Illustrazione di copertina di Alida Pintus
(Collana One Shot)
€ 16,50; Età: da 11 anni
«Perché? Perché qui, perché ora, perché a noi?»
«Per aiutare, un giorno, quelli a cui toccherà dopo di noi.»
Quanto durano cinquantanove secondi? Un soffio. Ma quelli della sera del 6 maggio 1976 sono lunghi una vita intera. I bambini giocano per le strade e gli adulti si attardano a tavola, quando all’improvviso un boato squarcia l’aria. Non è un temporale, non è una bomba, è il terremoto.
In quei cinquantanove secondi, Gemona, antica città medievale del Friuli Venezia Giulia, si sbriciola. Cadono campanili e case, si aprono voragini, si spezzano vite.
Leo ha solo dodici anni quando vede il terremoto ridurre in macerie la sua casa e seppellire per sempre la sua infanzia e un pezzo della sua famiglia.
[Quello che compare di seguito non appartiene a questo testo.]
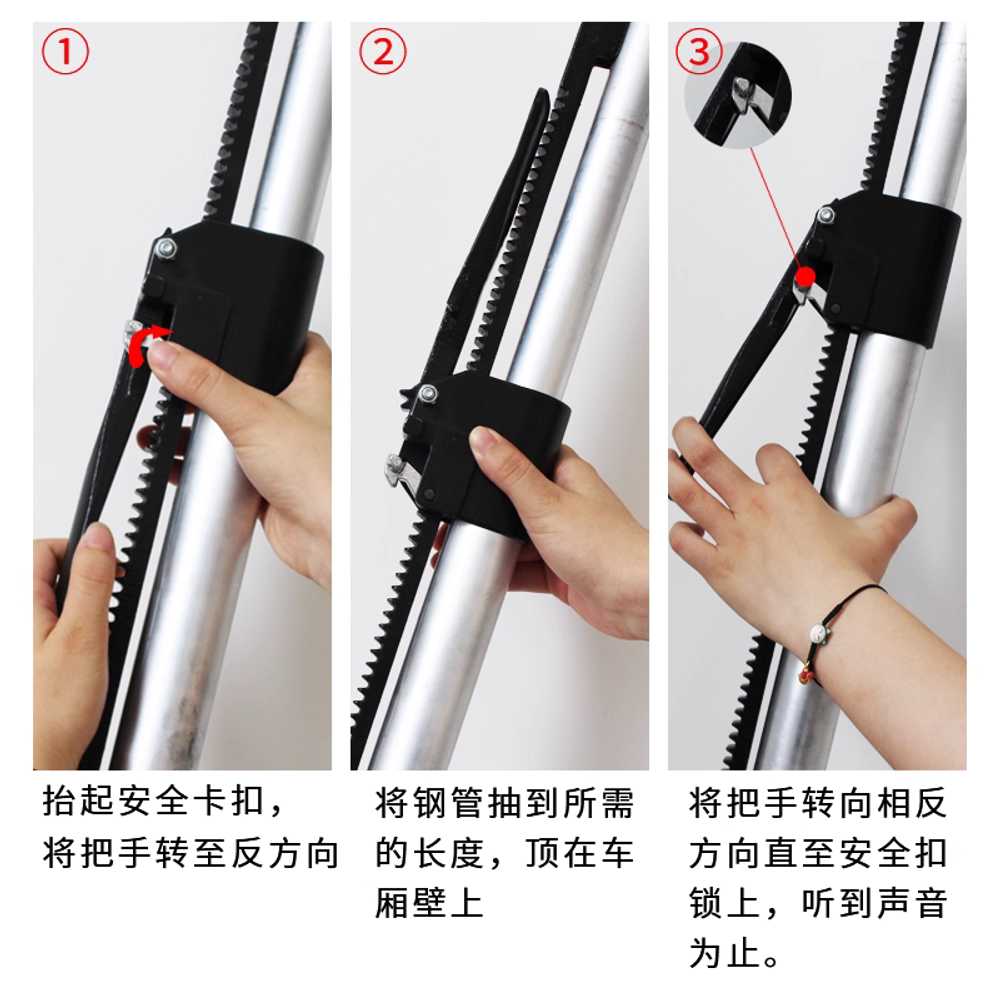 ①
抬起安全卡扣，将把手转至反方向

②
将钢管抽到所需的长度，顶在车厢壁上

③
将把手转向相反方向直至安全扣锁上，听到声音为止。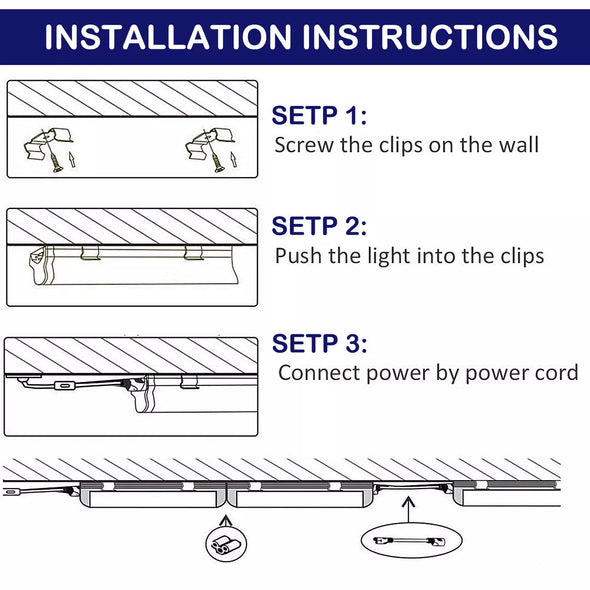 INSTALLATION INSTRUCTIONS

SETP 1:
Screw the clips on the wall

SETP 2:
Push the light into the clips

SETP 3:
Connect power by power cord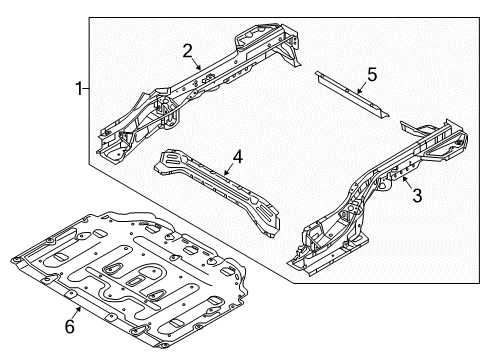 1
2
5
4
3
6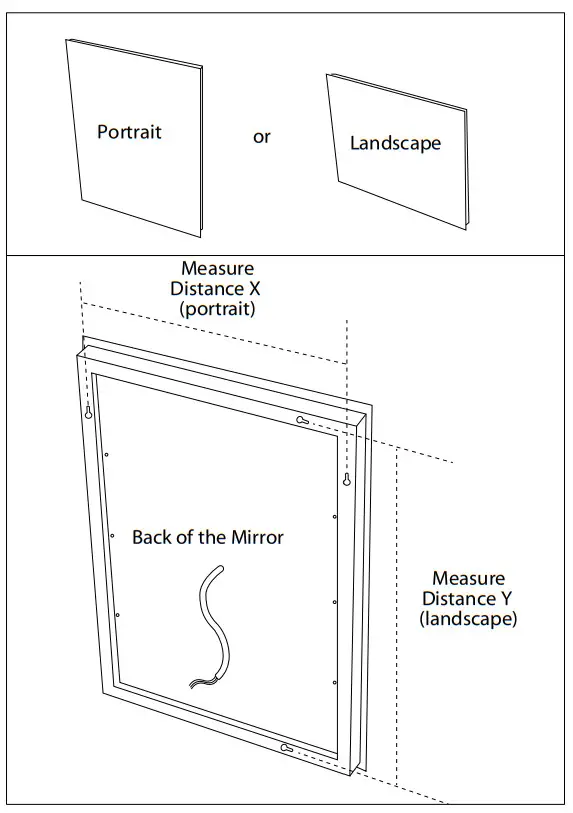 Portrait

or

Landscape

Measure
Distance X
(portrait)

Back of the Mirror

Measure
Distance Y
(landscape)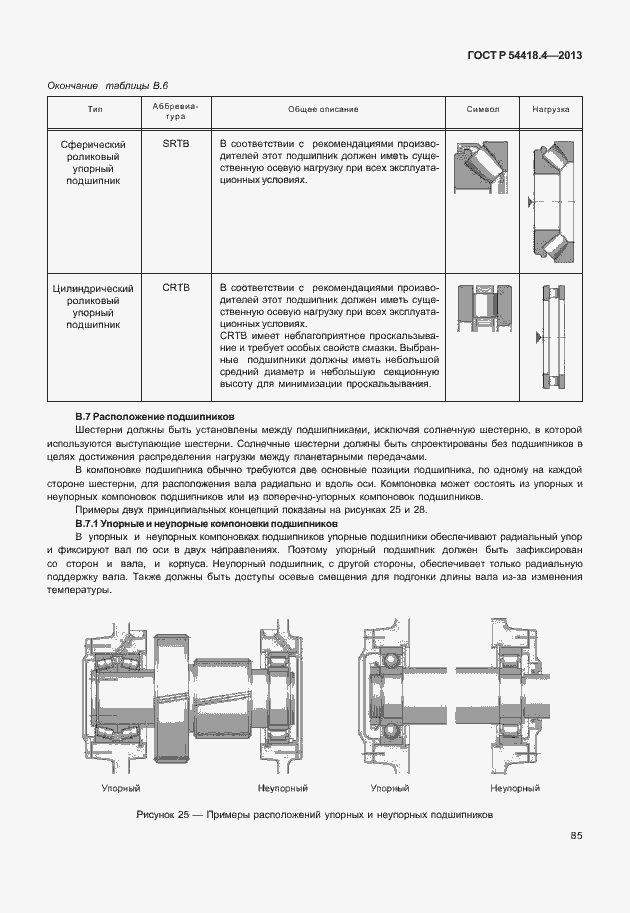 ГОСТ Р 54418.4—2013

Окончание таблицы В.6

| Тип | Аббревиатура | Общее описание | Символ | Нагрузка |
|---|---|---|---|---|
| Сферический роликовый упорный подшипник | SRTB | В соответствии с рекомендациями производителей этот подшипник должен иметь существенную осевую нагрузку при всех эксплуатационных условиях. | | |
| Цилиндрический роликовый упорный подшипник | CRTB | В соответствии с рекомендациями производителей этот подшипник должен иметь существенную осевую нагрузку при всех эксплуатационных условиях. CRTB имеет неблагоприятное проскальзывание и требует особых свойств смазки. Выбранные подшипники должны иметь небольшой средний диаметр и небольшую секционную высоту для минимизации проскальзывания. | | |

В.7 Расположение подшипников

Шестерни должны быть установлены между подшипниками, исключая солнечную шестерню, в которой используются выступающие шестерни. Солнечные шестерни должны быть спроектированы без подшипников в целях достижения распределения нагрузки между планетарными передачами.

В компоновке подшипника обычно требуются две основные позиции подшипника, по одному на каждой стороне шестерни, для расположения вала радиально и вдоль оси. Компоновка может состоять из упорных и неупорных компоновок подшипников или из поперечно-упорных компоновок подшипников.

Примеры двух принципиальных концепций показаны на рисунках 25 и 28.

В.7.1 Упорные и неупорные компоновки подшипников

В упорных и неупорных компоновках подшипников упорные подшипники обеспечивают радиальный упор и фиксируют вал по оси в двух направлениях. Поэтому упорный подшипник должен быть зафиксирован со сторон и вала, и корпуса. Неупорный подшипник, с другой стороны, обеспечивает только радиальную поддержку вала. Также должны быть доступы осевые смещения для подгонки длины вала из-за изменения температуры.

Упорный Неупорный Упорный Неупорный

Рисунок 25 — Примеры расположений упорных и неупорных подшипников

85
In un percorso di rinascita, Leo trasformerà il proprio dolore in un dono per gli altri, e nel 2016 collaborerà a ricostruire il volto di Amatrice, distrutto dal sisma. Perché al mondo non si è mai soli.
L'AUTRICE
Greta Sclaunich, giornalista del “Corriere della Sera”, è nata e cresciuta in provincia di Gorizia. Ha studiato a Trieste e lavorato a Parigi e a Sofia. Oggi vive a Milano ma soffre di perenne nostalgia per il Friuli Venezia Giulia, i suoi paesaggi e le sue storie. Per Piemme ha già pubblicato Le foibe spiegate ai ragazzi.